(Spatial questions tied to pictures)
============================================================
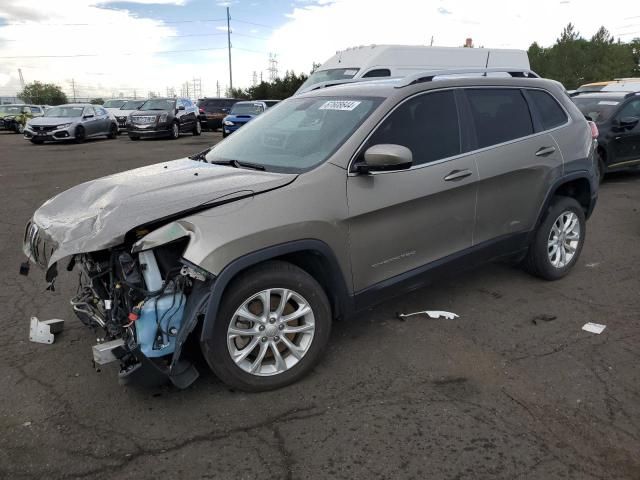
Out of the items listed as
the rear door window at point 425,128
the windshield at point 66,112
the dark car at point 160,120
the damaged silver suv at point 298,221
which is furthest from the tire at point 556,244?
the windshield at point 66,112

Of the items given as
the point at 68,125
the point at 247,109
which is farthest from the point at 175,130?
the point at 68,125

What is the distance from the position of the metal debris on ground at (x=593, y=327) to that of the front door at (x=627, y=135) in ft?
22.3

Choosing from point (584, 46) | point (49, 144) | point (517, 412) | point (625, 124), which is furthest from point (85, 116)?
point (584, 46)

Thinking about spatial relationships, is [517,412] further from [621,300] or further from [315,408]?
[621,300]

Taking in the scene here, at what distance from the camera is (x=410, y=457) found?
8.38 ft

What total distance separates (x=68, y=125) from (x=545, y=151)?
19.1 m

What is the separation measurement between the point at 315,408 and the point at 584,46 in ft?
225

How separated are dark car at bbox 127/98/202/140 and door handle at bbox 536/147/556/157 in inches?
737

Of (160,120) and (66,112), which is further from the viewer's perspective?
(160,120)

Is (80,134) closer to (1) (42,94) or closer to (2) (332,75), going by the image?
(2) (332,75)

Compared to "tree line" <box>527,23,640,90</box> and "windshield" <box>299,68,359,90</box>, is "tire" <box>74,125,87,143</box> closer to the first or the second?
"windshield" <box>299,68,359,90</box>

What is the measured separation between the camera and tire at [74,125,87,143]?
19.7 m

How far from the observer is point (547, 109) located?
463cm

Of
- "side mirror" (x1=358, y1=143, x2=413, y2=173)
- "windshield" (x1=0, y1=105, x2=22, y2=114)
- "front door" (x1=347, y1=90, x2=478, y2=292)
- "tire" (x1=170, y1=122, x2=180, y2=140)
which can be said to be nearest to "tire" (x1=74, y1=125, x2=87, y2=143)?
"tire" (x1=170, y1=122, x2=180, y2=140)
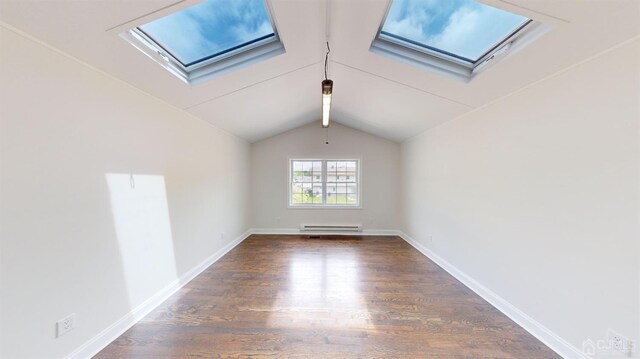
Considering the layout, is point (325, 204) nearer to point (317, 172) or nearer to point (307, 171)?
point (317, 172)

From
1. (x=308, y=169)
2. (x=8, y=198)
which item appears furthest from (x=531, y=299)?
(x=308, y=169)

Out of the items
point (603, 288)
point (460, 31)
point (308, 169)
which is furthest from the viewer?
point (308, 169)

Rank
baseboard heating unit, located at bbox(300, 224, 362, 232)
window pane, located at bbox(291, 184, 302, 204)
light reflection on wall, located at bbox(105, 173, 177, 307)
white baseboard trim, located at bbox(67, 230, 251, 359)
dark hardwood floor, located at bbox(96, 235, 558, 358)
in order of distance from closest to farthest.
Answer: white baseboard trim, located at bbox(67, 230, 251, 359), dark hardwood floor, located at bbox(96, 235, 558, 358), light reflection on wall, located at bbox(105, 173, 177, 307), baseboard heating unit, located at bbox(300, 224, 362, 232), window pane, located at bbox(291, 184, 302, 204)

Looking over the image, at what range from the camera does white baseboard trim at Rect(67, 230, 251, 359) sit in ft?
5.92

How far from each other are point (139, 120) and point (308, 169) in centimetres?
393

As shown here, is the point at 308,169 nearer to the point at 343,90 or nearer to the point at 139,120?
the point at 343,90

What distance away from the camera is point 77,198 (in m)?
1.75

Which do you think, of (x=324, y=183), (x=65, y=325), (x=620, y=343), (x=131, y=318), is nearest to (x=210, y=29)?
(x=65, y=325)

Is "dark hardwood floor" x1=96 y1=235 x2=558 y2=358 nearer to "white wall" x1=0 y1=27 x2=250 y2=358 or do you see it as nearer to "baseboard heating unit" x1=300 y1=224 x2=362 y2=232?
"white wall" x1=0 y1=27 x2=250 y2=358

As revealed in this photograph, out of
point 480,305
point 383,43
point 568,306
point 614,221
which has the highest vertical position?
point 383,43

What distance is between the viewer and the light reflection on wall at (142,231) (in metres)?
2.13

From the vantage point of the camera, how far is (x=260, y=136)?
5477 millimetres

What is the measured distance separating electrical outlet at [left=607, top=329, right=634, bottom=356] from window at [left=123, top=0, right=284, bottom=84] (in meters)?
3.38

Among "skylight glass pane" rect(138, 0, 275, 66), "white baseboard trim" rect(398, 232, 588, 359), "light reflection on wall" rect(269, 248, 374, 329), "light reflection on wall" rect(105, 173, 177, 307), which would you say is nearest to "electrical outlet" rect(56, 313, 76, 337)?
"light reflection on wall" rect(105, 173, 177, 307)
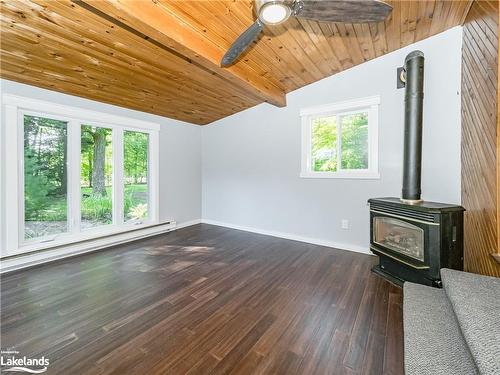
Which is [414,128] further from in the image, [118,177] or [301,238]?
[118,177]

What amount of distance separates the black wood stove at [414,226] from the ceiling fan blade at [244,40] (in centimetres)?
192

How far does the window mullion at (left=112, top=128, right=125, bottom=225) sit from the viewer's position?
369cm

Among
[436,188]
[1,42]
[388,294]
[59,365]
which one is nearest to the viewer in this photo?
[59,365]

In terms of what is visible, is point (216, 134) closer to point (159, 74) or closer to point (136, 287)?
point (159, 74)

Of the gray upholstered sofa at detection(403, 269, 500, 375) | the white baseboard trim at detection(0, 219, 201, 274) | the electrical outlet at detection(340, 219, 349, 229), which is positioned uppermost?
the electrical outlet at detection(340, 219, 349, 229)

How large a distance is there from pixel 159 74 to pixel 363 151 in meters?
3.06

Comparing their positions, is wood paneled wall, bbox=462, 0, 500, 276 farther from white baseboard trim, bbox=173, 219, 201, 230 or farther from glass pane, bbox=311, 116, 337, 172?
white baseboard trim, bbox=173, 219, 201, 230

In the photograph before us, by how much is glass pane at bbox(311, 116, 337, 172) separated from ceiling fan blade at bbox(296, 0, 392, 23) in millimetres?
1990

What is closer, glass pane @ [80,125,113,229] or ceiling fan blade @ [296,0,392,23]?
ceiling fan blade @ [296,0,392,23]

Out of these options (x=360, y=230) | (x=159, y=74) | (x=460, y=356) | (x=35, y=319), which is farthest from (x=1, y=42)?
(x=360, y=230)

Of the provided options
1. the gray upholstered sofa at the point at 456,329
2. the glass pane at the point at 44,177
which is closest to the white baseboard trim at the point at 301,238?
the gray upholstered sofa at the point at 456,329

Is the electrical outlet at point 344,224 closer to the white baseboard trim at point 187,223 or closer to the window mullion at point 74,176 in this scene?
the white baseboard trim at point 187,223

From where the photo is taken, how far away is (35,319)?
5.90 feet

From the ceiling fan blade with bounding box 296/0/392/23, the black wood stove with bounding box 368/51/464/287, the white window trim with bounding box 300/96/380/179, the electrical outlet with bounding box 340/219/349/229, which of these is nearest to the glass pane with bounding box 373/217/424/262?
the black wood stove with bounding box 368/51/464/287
============================================================
• Exercise instructions
Output the records above exactly as they are, leaving out the pictures.

• Answer in full
Out of the items listed as
the rear door window at point 425,128
the windshield at point 66,112
the dark car at point 160,120
the damaged silver suv at point 298,221
which is furthest from the tire at point 556,244?
the windshield at point 66,112

Of the items given as
the point at 68,125
the point at 247,109
which is farthest from the point at 175,130?
the point at 68,125

What is the distance from the position of the metal debris on ground at (x=593, y=327) to that of the front door at (x=627, y=135) in ft?
22.3

Choosing from point (584, 46) | point (49, 144) | point (517, 412) | point (625, 124), which is furthest from point (85, 116)?
point (584, 46)

Thinking about spatial relationships, is [517,412] further from [621,300] or further from [315,408]?
[621,300]

Taking in the scene here, at what distance from the camera is (x=410, y=457) found?
8.38 ft

What total distance separates (x=68, y=125) from (x=545, y=151)?
19.1 m

What is the separation measurement between the point at 315,408 and the point at 584,46 in ft?
225

How separated are dark car at bbox 127/98/202/140 and door handle at bbox 536/147/556/157 in inches?
737

Of (160,120) and (66,112), which is further from the viewer's perspective?
(160,120)

Is (80,134) closer to (1) (42,94) or closer to (2) (332,75), going by the image?
(2) (332,75)

Compared to "tree line" <box>527,23,640,90</box> and "windshield" <box>299,68,359,90</box>, is "tire" <box>74,125,87,143</box> closer to the first or the second?
"windshield" <box>299,68,359,90</box>

What is the measured separation between the camera and tire at [74,125,87,143]?
19.7 m

How far from the observer is point (547, 109) located?
463cm

Of
- "side mirror" (x1=358, y1=143, x2=413, y2=173)
- "windshield" (x1=0, y1=105, x2=22, y2=114)
- "front door" (x1=347, y1=90, x2=478, y2=292)
- "tire" (x1=170, y1=122, x2=180, y2=140)
which can be said to be nearest to "tire" (x1=74, y1=125, x2=87, y2=143)?
"tire" (x1=170, y1=122, x2=180, y2=140)
Considering the layout, is point (325, 204) nearer to point (317, 172) or nearer to point (307, 171)?
point (317, 172)

From
1. (x=308, y=169)
2. (x=8, y=198)
which item appears furthest from (x=531, y=299)?
(x=308, y=169)

Out of the items
point (603, 288)
point (460, 31)
point (308, 169)
which is furthest from the viewer?
point (308, 169)

Rank
baseboard heating unit, located at bbox(300, 224, 362, 232)
window pane, located at bbox(291, 184, 302, 204)
light reflection on wall, located at bbox(105, 173, 177, 307)
white baseboard trim, located at bbox(67, 230, 251, 359)
dark hardwood floor, located at bbox(96, 235, 558, 358)
in order of distance from closest to farthest.
Answer: white baseboard trim, located at bbox(67, 230, 251, 359), dark hardwood floor, located at bbox(96, 235, 558, 358), light reflection on wall, located at bbox(105, 173, 177, 307), baseboard heating unit, located at bbox(300, 224, 362, 232), window pane, located at bbox(291, 184, 302, 204)

Looking over the image, at what range from the camera does white baseboard trim at Rect(67, 230, 251, 359) sit in ft?
5.92

How far from each other are point (139, 120) and point (308, 169) in centimetres?
393

As shown here, is the point at 308,169 nearer to the point at 343,90 or nearer to the point at 139,120?
the point at 343,90

What distance away from the camera is point 77,198 (in m)?
1.75

Which do you think, of (x=324, y=183), (x=65, y=325), (x=620, y=343), (x=131, y=318), is nearest to (x=210, y=29)?
(x=65, y=325)

Is "dark hardwood floor" x1=96 y1=235 x2=558 y2=358 nearer to "white wall" x1=0 y1=27 x2=250 y2=358 or do you see it as nearer to "baseboard heating unit" x1=300 y1=224 x2=362 y2=232?
"white wall" x1=0 y1=27 x2=250 y2=358

As revealed in this photograph, out of
point 480,305
point 383,43
point 568,306
point 614,221
which has the highest vertical position?
point 383,43

What distance is between the viewer and the light reflection on wall at (142,231) (in metres)?
2.13

From the vantage point of the camera, how far is (x=260, y=136)?
5477 millimetres

What is the measured distance separating electrical outlet at [left=607, top=329, right=634, bottom=356] from window at [left=123, top=0, right=284, bottom=84] (in meters)?
3.38

Among "skylight glass pane" rect(138, 0, 275, 66), "white baseboard trim" rect(398, 232, 588, 359), "light reflection on wall" rect(269, 248, 374, 329), "light reflection on wall" rect(105, 173, 177, 307), which would you say is nearest to "electrical outlet" rect(56, 313, 76, 337)?
"light reflection on wall" rect(105, 173, 177, 307)
Which is [414,128] further from in the image, [118,177] or [301,238]?
[118,177]

What amount of distance separates the black wood stove at [414,226] from the ceiling fan blade at [244,40] (in centimetres)?
192

How far does the window mullion at (left=112, top=128, right=125, bottom=225) sit from the viewer's position?
369cm

Among
[436,188]
[1,42]
[388,294]
[59,365]
which one is nearest to the viewer in this photo?
[59,365]

In terms of what is visible, is point (216, 134) closer to point (159, 74) or closer to point (136, 287)?
point (159, 74)

Of the gray upholstered sofa at detection(403, 269, 500, 375) | the white baseboard trim at detection(0, 219, 201, 274) | the electrical outlet at detection(340, 219, 349, 229), which is positioned uppermost?
the electrical outlet at detection(340, 219, 349, 229)

How large a distance is there from pixel 159 74 to pixel 363 151 in meters?
3.06

Comparing their positions, is wood paneled wall, bbox=462, 0, 500, 276 farther from white baseboard trim, bbox=173, 219, 201, 230 or farther from glass pane, bbox=311, 116, 337, 172?
white baseboard trim, bbox=173, 219, 201, 230

In the photograph before us, by how much is glass pane at bbox(311, 116, 337, 172) separated from ceiling fan blade at bbox(296, 0, 392, 23) in millimetres?
1990

What is closer, glass pane @ [80,125,113,229] or ceiling fan blade @ [296,0,392,23]?
ceiling fan blade @ [296,0,392,23]

Out of these options (x=360, y=230) | (x=159, y=74) | (x=460, y=356) | (x=35, y=319), which is farthest from (x=1, y=42)?
(x=360, y=230)

Of the provided options
1. the gray upholstered sofa at the point at 456,329
2. the glass pane at the point at 44,177
which is closest to the white baseboard trim at the point at 301,238?
the gray upholstered sofa at the point at 456,329

Is the electrical outlet at point 344,224 closer to the white baseboard trim at point 187,223 or closer to the window mullion at point 74,176 in this scene?
the white baseboard trim at point 187,223

From where the photo is taken, how far away is (35,319)?
5.90 feet

From the ceiling fan blade with bounding box 296/0/392/23, the black wood stove with bounding box 368/51/464/287, the white window trim with bounding box 300/96/380/179, the electrical outlet with bounding box 340/219/349/229, which of these is nearest to the glass pane with bounding box 373/217/424/262?
the black wood stove with bounding box 368/51/464/287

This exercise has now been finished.